Vesel Božič in Srečno Novo Leto
(Merry Christmas and Successful New Year - Slovenian)

I am somewhat of a language freak, and I can write (not speak) Merry Christmas in at least 15 languages. Icelandic is wanting. So rranveig . . .

Does "Gleđileg jól" exactly mean Merry Christmas?
And is Icelandic the actual name of the language you speak?
June_Ontario
Rosemont, ON
(Zone 4a)

December 29, 2006
1:23 AM

Post #3032206

rannveig, is the Icelandic word "jol" from the same root as the Old English "yule" - meaning the ancient winter solstice celebration? Do you have a Yule Log at Christmas? Instead of burning a Yule Log, my English mother used to bake a sponge cake shaped like a log, cover it with spiky chocolate icing (like bark), sprinkle it with sugar (like snow), and stick a sprig of plastic holly on top. A strange custom, but it tasted better than fruit cake.
grampapa
Wheatfield, NY
(Zone 6a)

December 30, 2006
3:11 AM

Post #3035329

I'm a tad late catching up with you all. Hope everyone is enjoying their holidays. I'd like to wish everyone health and much happiness in the New Year! for a small group, this certainly is an international one :0)

June, I've always wanted to make one of those Yule log cakes.

P*E*A*C*E

gram
greenjay
Centennial, CO
(Zone 5b)

January 1, 2007
3:18 AM

Post #3040718

Pear tart and ice wine are a fair substitute at Yule.
June_Ontario
Rosemont, ON
(Zone 4a)
*-*-*
--- DESCRIPTION OF THE TASK ---
In the holiday-greetings thread, what did the English mother cover her log-shaped sponge cake with to look like bark?
*-*-*
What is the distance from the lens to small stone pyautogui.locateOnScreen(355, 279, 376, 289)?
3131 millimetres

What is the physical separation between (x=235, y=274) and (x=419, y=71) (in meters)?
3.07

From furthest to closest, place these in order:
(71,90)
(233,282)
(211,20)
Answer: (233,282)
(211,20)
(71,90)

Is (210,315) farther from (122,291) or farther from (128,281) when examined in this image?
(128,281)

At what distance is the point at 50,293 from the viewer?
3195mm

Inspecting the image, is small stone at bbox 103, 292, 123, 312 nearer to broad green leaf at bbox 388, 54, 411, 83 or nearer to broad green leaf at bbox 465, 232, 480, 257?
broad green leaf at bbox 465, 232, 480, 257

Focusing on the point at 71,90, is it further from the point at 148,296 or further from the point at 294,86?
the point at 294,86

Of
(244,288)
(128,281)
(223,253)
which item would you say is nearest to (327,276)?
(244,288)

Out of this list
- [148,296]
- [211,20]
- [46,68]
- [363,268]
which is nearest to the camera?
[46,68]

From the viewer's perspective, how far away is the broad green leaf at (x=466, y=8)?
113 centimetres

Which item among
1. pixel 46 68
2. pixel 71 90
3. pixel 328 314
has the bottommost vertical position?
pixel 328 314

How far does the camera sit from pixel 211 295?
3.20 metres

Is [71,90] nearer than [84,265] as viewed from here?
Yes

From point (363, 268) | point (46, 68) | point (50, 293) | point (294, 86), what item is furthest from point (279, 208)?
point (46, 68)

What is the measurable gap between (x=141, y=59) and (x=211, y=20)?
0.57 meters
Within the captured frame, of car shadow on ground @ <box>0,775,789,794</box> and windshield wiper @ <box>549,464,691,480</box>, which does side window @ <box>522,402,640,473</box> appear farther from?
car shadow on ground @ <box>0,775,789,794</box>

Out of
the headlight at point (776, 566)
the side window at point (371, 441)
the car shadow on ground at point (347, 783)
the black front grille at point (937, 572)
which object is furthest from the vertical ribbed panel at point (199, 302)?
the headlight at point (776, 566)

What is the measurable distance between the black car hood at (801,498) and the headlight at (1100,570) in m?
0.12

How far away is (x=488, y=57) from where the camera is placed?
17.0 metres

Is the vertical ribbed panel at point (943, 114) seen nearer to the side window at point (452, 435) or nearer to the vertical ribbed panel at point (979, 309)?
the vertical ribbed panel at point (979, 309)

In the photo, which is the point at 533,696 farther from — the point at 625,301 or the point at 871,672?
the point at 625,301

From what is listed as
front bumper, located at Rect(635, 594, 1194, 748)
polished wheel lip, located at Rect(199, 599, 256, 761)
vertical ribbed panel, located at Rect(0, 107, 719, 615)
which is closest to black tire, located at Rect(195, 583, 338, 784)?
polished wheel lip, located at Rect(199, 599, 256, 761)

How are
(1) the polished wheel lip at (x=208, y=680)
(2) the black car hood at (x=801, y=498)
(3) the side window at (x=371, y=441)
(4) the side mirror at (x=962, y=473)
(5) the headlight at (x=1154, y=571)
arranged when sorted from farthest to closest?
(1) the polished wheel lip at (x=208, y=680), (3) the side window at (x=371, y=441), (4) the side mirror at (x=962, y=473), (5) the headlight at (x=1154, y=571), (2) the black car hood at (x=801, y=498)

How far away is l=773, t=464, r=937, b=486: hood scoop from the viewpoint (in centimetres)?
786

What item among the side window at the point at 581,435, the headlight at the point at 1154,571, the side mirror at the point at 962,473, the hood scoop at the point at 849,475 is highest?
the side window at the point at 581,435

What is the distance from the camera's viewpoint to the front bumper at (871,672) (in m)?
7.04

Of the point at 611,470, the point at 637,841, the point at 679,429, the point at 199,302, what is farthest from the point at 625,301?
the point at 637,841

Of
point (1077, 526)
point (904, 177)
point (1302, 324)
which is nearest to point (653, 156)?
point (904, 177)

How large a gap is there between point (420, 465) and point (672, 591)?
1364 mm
*-*-*
--- TASK OUTPUT ---
Spiky chocolate icing.